▶ **Task goal**: In two sentences, summarize the passage below on adding activities in a wellness application.

## Start Excerpt to read

FIGS. 15-18 are elevational views of the front face of the mobile device 100 featuring the wellness application 102 generating a graphical user interface displaying a user selection menu for adding credit values associated with particular activities. The user selects “DO” 108, as shown in FIG. 3. The user then selects “Add Activity” 1502 as shown in FIG. 15. The user is then prompted to add one or more activities. For example, the user may select exercise 1602, as shown in FIG. 16. Because exercise is performed at different intensity levels 1704, 1706, the user is capable of selecting an intensity level 1702 of an exercise, as shown in FIG. 17. For example, the user might select high intensity 1704 or low intensity 1706. Additionally, as shown in FIG. 18, the user may select the duration 1802 of the activity 1602. Based on the user's selection, an IF Value is displayed to indicate the total credit value earned for the particular activity. For example, the user might select exercise 1602, at a high intensity 1704, for a total duration 1802 of one hour and ten minutes (1:10) which could provide an IF value of two point five (2.5) credits 1804 towards the total credits earned 104 (FIG. 16-18).

## End Excerpt to read
## Start Data shown

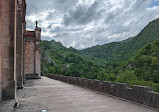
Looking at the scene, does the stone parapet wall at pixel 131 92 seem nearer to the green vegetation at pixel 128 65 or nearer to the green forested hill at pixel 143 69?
the green vegetation at pixel 128 65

## End Data shown

▶ **Response for this exercise**: The passage describes screens of a wellness application on a mobile device where the user selects "DO" and then "Add Activity," then chooses an activity such as exercise along with its intensity level and duration. Based on these selections, an IF value is displayed showing the total credits earned for the activity, such as 2.5 credits toward the total for one hour and ten minutes of high-intensity exercise.